### Instructions for the task
Pull out every line below that contains the string "distance", treating uppercase and lowercase as different.

### Available data

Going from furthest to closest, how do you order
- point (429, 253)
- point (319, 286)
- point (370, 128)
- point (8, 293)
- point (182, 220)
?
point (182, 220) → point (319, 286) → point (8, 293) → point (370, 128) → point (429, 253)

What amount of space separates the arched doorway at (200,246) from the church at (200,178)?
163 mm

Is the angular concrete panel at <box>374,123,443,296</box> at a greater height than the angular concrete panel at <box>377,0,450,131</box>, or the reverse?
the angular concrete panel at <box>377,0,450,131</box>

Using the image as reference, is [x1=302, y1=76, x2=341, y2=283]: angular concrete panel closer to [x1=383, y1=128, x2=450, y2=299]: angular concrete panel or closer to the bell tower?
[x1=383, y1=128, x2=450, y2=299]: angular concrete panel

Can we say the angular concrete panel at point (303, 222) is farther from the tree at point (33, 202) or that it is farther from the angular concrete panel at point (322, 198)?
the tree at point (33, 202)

--

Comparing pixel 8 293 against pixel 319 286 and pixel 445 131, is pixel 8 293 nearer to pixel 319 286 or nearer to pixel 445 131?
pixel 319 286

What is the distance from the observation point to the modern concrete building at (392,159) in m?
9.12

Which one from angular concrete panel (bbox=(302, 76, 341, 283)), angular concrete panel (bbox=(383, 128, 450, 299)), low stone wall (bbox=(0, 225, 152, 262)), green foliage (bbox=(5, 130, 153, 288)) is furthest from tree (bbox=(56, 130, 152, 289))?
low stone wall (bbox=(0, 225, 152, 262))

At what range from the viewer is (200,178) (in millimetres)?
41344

* * *

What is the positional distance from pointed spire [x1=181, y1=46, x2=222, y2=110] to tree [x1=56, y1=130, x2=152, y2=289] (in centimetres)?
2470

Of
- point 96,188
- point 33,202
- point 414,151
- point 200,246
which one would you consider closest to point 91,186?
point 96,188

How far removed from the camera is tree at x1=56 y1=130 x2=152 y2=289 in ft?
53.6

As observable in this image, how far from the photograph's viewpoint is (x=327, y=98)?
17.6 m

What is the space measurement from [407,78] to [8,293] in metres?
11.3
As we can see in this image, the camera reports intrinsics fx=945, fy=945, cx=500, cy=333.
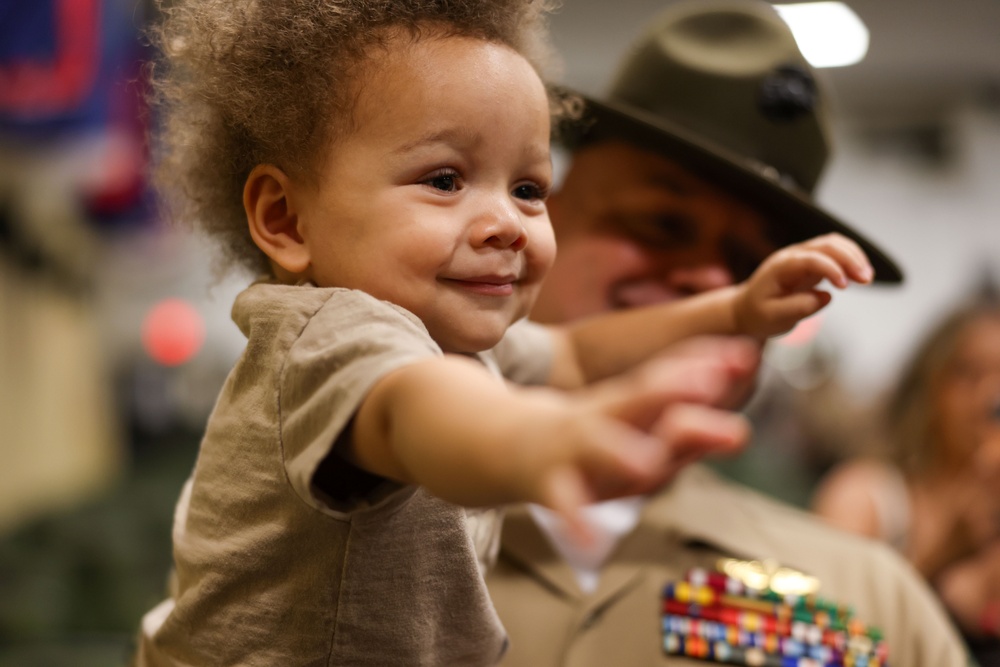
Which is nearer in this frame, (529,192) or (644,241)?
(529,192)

### Written response
What is the distance from the observation point to the modern concrete building at (392,159) in m?
What is the positional distance from pointed spire [x1=181, y1=46, x2=222, y2=110] to tree [x1=56, y1=130, x2=152, y2=289] (in centimetres)?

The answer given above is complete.